Screenshot credit Tom Raftery – data from NASA

The world is getting warmer. 2008 was the 9th warmest year on record. 2009, barring a sudden, severe, global cold snap, will end up being the 4th or 5th warmest year on record and with El Niño coming on in the Pacific, 2010 looks likely to set a new temperature record for the hottest year in recorded history.

Climate change is real and it is here, now. So what you say, what does that have to do with me? Or more to the point, what does that have to do with my work?

Well, if you are based in the UK, there is a strong chance that next April, it will have a very direct impact on your job, company, or business. This is because the UK has passed legislation called the Carbon Reduction Committment (CRC).
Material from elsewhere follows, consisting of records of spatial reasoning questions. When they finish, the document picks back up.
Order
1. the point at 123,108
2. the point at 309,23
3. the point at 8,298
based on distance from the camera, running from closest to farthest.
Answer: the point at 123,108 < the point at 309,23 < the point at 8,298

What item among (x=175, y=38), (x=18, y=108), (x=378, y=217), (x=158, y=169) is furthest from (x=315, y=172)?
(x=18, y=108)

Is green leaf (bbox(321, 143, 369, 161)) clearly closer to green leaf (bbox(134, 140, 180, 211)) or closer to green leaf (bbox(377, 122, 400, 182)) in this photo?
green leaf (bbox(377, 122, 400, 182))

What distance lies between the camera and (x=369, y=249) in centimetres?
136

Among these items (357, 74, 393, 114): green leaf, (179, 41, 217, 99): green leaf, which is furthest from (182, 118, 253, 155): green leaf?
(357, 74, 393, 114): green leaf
The CRC is a groundbreaking piece of legislation designed to help the UK meet its carbon reduction targets by 2020. Basically, the CRC scheme will apply to organisations that had a half-hourly metered electricity consumption greater than 6,000 MWh per year in 2008. Organisations qualifying for CRC would have all their energy use covered by the scheme, this includes emissions from direct energy use as well as electricity purchased. Initially, it is estimated, around 5,000 organisations will qualify, including supermarkets, water companies, banks, local authorities and all central Government Departments. Qualifying organisations mostly fall below the threshold for the European Union Emissions Trading Scheme, but account for around 10% of the UK carbon emissions.

The organisations involved will need to register or make an information disclosure by 30 September 2010. A financial penalty (£5,000 plus a per diem charge for each subsequent working day an organisation fails to submit a report) will be imposed on organisations who fail to meet the deadline.

The first year of the scheme (April 2010-2011) is called the footprint year. Companies are required to submit an audited report of their emissions during the footprint year by 29 July 2011. Again financial penalties will be imposed for failing to meet the deadline.

In the second year, (2011-2012) participants will have to purchase emissions allowances to cover their forecast emissions for 2011/12. And in 2013 auctioning of carbon allowances begins, with all the income from the auctions recycled back to participants by the means of an annual payment based on participants’ average annual emissions since the start of the scheme.

There will be a bonus or penalty according to the organisation’s position in a CRC league table. The league table will be made public thereby enhancing the transparency of companies carbon reporting and hopefully shaming any egregious emitters into reducing their carbon footprint.

I have gone in to a bit of detail about the CRC here because it is difficult enough to find out information about the scheme and most UK business appear to be wholly unprepared for its implementation. The UK Department of Climate Change (I think it is interesting that the UK has a government department of climate change in the first place – how many other governments do?) has an easy to follow guide to the CRC [PDF] available for download which will help.

The CRC is going to be closely watched by other countries and you can be sure it will be used as a model by many to reduce their carbon emissions.

As I mentioned at the outset of this piece, climate change is here, it is real. Increasingly we are going to see bills like the CRC enacted so we can try to mitigate its effects.